Stated goal >> List each line of the data below that contains the word "brown".

[Spatial question entries]
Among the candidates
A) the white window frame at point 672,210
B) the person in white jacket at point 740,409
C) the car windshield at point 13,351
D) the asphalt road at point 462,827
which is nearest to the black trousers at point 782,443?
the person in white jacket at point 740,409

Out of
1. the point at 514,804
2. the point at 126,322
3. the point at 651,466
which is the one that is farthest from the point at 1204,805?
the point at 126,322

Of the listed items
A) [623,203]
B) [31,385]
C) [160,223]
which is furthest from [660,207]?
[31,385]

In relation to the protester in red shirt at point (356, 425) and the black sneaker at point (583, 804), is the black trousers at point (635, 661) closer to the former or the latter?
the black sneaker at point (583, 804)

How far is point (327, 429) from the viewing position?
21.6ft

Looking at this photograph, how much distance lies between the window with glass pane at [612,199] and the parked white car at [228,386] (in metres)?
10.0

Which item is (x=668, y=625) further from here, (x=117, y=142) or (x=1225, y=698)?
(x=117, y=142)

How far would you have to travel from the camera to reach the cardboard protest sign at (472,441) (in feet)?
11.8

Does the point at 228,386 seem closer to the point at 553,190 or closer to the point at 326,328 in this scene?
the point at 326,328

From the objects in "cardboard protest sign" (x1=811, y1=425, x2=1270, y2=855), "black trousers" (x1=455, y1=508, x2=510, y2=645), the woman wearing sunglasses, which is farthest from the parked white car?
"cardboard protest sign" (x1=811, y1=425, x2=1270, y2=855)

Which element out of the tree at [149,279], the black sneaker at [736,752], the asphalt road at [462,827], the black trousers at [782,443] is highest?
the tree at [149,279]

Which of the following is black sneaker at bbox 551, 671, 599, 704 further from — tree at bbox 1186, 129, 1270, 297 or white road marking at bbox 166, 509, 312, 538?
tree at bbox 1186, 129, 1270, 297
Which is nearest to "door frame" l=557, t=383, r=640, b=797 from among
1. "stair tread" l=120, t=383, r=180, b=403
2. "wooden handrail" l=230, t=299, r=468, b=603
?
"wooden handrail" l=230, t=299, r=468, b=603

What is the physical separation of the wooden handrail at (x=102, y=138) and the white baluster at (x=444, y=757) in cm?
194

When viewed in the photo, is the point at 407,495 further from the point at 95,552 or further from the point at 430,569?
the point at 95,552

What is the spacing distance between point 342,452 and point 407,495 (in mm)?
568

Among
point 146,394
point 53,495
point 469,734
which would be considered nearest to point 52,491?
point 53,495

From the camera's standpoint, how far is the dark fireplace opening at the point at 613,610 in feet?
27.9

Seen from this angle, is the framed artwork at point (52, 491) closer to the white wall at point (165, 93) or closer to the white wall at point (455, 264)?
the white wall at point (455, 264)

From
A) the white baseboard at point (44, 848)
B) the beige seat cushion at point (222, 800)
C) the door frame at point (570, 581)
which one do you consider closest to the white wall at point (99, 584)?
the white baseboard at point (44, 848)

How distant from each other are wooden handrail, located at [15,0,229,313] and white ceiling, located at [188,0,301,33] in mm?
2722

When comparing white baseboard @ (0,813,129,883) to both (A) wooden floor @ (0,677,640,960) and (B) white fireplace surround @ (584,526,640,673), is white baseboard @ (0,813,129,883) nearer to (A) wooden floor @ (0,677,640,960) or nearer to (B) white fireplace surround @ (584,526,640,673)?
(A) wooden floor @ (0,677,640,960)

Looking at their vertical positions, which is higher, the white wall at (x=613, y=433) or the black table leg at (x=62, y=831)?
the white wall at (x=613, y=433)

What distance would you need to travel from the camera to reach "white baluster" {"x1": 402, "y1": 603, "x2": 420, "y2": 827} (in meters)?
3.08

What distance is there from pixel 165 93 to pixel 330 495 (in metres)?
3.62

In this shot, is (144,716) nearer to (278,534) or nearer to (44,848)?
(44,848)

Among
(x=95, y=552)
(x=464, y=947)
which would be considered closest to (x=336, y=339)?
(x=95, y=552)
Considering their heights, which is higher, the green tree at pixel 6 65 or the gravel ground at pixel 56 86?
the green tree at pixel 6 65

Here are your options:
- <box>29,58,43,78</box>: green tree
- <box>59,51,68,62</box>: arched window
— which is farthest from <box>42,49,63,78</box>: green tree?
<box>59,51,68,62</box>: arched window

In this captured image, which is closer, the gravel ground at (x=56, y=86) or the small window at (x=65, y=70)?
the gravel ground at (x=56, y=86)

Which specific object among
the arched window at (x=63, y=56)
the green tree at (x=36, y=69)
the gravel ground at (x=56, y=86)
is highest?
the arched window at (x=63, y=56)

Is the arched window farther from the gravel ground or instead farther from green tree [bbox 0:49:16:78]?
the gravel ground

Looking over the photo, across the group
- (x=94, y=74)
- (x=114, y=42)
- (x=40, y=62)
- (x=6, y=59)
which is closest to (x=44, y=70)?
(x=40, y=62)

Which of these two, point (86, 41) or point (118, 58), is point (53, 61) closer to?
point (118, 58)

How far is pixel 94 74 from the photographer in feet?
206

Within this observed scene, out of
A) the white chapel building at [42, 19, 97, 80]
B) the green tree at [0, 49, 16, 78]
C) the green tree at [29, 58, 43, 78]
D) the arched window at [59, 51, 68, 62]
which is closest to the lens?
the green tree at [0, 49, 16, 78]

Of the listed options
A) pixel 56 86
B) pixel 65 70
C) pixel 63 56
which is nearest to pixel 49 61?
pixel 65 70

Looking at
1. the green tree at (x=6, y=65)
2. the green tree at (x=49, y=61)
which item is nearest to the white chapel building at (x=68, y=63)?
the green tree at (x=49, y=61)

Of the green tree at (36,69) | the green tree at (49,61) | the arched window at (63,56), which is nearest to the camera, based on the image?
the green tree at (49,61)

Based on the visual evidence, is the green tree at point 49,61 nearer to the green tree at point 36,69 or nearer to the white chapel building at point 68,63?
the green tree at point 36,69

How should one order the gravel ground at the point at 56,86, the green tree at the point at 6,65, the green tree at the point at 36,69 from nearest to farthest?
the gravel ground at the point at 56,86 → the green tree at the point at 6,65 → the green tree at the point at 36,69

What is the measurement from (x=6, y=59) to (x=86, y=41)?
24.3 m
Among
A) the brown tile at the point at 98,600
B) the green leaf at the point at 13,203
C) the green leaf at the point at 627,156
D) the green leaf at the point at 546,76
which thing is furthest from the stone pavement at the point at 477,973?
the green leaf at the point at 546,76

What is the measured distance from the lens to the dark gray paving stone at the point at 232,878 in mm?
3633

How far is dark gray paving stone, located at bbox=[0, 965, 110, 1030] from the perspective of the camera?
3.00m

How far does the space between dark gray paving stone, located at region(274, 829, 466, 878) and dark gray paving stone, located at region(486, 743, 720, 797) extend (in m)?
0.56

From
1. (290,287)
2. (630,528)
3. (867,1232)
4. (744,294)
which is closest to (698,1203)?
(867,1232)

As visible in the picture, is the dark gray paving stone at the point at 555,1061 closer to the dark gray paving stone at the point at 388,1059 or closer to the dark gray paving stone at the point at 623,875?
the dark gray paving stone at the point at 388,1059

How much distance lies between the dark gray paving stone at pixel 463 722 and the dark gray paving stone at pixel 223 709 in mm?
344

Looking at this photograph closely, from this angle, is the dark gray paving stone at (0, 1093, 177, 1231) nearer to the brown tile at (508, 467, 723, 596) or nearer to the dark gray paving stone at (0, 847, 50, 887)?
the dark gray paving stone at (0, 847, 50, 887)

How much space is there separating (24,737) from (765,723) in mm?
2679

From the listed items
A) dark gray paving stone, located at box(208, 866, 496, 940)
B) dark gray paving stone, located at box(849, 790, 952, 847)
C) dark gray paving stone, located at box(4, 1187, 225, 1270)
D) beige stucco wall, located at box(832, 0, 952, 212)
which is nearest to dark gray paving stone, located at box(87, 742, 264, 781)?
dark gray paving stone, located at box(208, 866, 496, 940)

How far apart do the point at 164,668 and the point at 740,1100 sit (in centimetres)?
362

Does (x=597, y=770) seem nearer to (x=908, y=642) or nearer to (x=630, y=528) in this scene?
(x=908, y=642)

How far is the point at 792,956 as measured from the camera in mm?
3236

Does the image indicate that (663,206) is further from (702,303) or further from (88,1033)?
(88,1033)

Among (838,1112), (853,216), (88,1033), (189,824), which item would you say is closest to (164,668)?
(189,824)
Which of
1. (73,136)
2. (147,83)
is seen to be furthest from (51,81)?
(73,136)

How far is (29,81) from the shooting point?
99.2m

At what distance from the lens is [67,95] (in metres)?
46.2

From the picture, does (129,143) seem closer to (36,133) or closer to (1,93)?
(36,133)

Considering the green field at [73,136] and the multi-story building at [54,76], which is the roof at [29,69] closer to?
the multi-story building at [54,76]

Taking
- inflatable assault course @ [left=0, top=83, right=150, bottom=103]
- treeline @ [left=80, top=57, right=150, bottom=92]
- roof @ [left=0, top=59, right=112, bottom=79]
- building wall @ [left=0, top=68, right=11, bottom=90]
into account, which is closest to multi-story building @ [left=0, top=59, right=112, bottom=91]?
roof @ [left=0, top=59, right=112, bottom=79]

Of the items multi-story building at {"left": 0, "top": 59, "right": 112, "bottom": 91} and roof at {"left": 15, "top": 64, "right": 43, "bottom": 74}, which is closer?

Full output >>
A) the brown tile at the point at 98,600
Looking at this photograph closely, from this angle, is the dark gray paving stone at (0, 1093, 177, 1231) nearer to the brown tile at (508, 467, 723, 596) or nearer to the dark gray paving stone at (0, 847, 50, 887)?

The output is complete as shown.